Article:
☆ ☆ ☆ ☆ ☆

De l’indépendance à l’instauration de la démocratie en 1991, des efforts incontestables ont été faits pour la promotion de la femme et pour l’équité du genre au Mali. Dans cet article nous nous sommes intéressés à l’évolution de la situation de la femme dans le nouveau contexte de la mondialisation, de la démocratie et de la décentralisation
Les femmes maliennes, après 50 ans de lutte, font toujours face à de nouveaux défis aux plans régional et national, surtout à cause de la crise sécuritaire et ses impacts sur la famille.
Après 50 ans de lutte contre la colonisation et pour la défense des droits des femmes, les Maliennes ont organisé et participé à plusieurs rencontres aux niveaux régional et international sur les questions relatives à la promotion et au bien-être de la femme, à savoir les séminaires et rencontres sur la teinture et l’artisanat en 1964 à Conakry en Guinée; la protection de la mère et de l’enfant en 1965 à Bamako ; le problème de la participation de l’Africaine au développement en 1966 à Freetown, en Sierra Leone ; le rôle et la situation de la femme dans la société africaine au Congo ; la lutte contre l’analphabétisme en milieu féminin en 1970 à Khartoum, au Soudan ; les perspectives d’avenir d’un droit africain de la famille en 1970 à Tunis ; l’élimination de toute forme de discrimination à l’égard des femmes et le problème de l’Apartheid en 1971 à Brazzaville, au Congo ; le rôle de la femme dans la lutte de libération et sa participation au développement politique, économique, social et culturel.

☆ ☆ ☆ ☆ ☆

Consigne:
Poursuivez l'article sur la situation des femmes au Mali en reprenant juste après sa dernière phrase.

Données:
☆ ☆ ☆ ☆ ☆

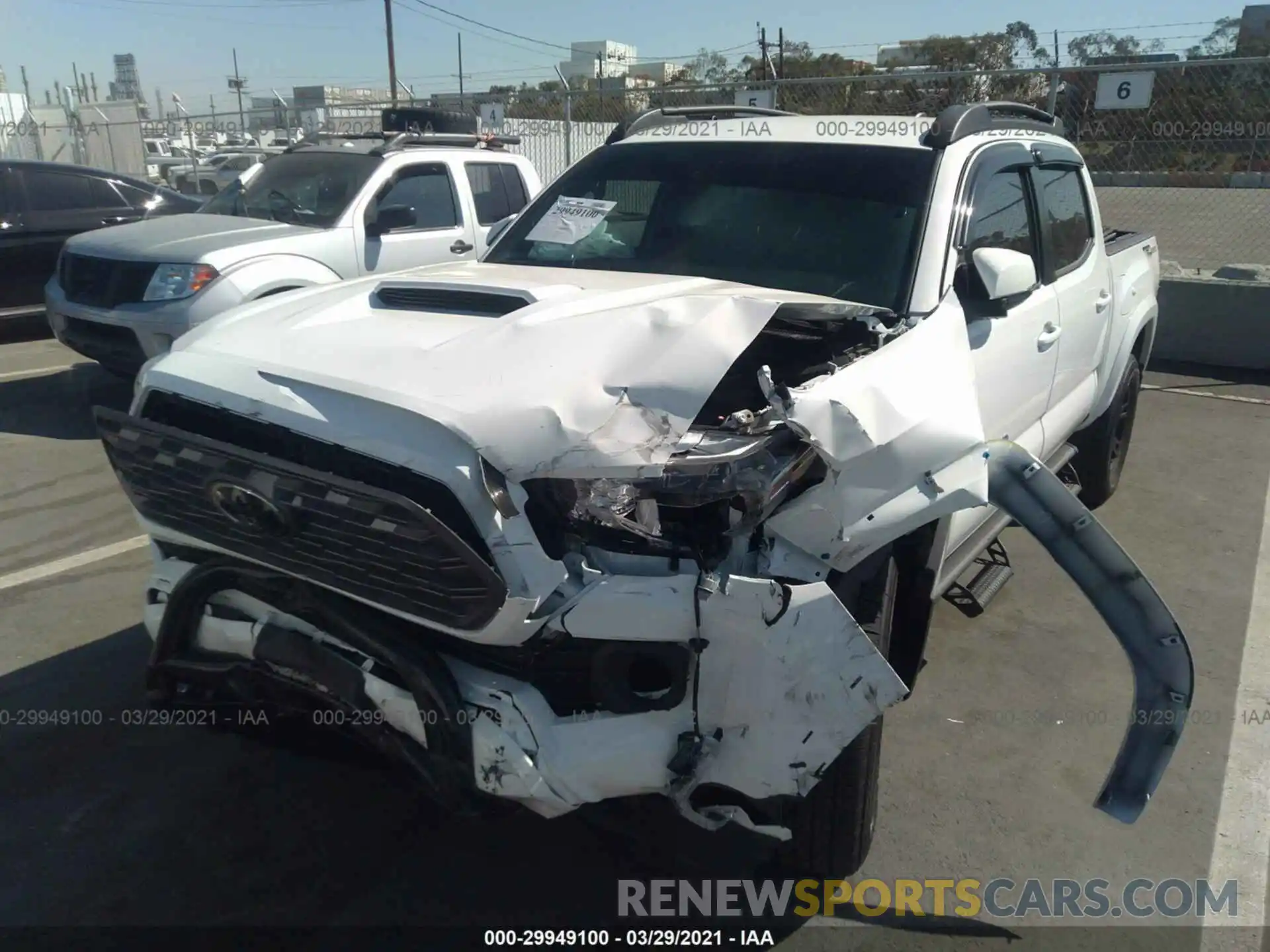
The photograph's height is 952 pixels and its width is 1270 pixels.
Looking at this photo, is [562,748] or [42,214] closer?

☆ ☆ ☆ ☆ ☆

Réponse attendue:
Cette dernière rencontre a débouché sur la création d’un fonds spécial d’aide aux mouvements de libération en 1972. A cela s’ajoutent, en 1967, le symposium de Moscou sur le rôle de la femme dans la société ; la Conférence des Nations Unies sur la femme à Mexico en 1975 qui a consacré la Décennie internationale de la femme de 1975 à 1985 ; la Conférence des Nations Unies sur la femme en 1980 à Copenhague, au Danemark ; la troisième Conférence internationale sur la femme à Nairobi au Kenya en 1985 ; la conférence mondiale des femmes et son programme d’actions en 1995 à Beijing, en Chine ; la conférence panafricaine sur la culture de la paix et de la non violence organisée par l’UNESCO à Zanzibar en 1999.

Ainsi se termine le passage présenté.